As Alan's incarceration continued, members of Hamas had surrounded a particular area of Gaza where they believed he was being held. The BBC's security advisers had also focused on the same area. Hamas began issuing threats that unless the journalist was released, they would storm certain houses and kill all occupants.

A week later, on July 4, I was sitting in the "Nightline" studio. Just before the broadcast began, I received an e-mail from a former colleague at the BBC. Alan Johnston had been released. Our production team in the control room quickly punched up the satellite feed and we watched live pictures from Gaza. Amidst scenes of chaos with gunmen jostling and flashlights shining…there was Alan.

We announced his release during the show and I felt my eyes filling with tears at the sheer joy of seeing him. Alive.

He was quickly moved to Jerusalem and soon reunited with his family in the U.K. And now, almost four months after Independence Day, Alan has agreed to be interviewed for tonight's broadcast.

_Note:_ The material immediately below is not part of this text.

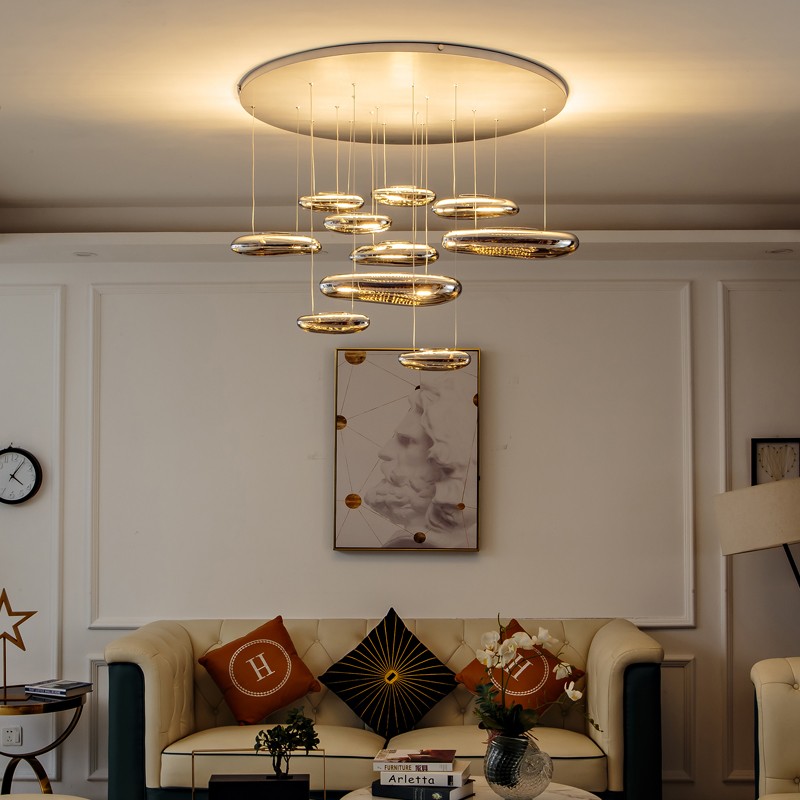 Modern Chandelier Smoked Grey Color Glass Hanging Lamps For Home Decoration Pendants Lamp Dining Tables Kitchen Living Room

And though I've yet to speak with him personally, he sent word ahead.

Little did I know that despite him being held in a darkened room throughout his ordeal, with no freedom of movement and barely able to see -- he'd been forced to discard his disposable contact lenses and did not have any spectacles -- his kidnappers had granted him the one window that he longed for: a small radio. Incredibly, Alan Johnston heard every word that I spoke at the U.N. Tonight we'll hear from him.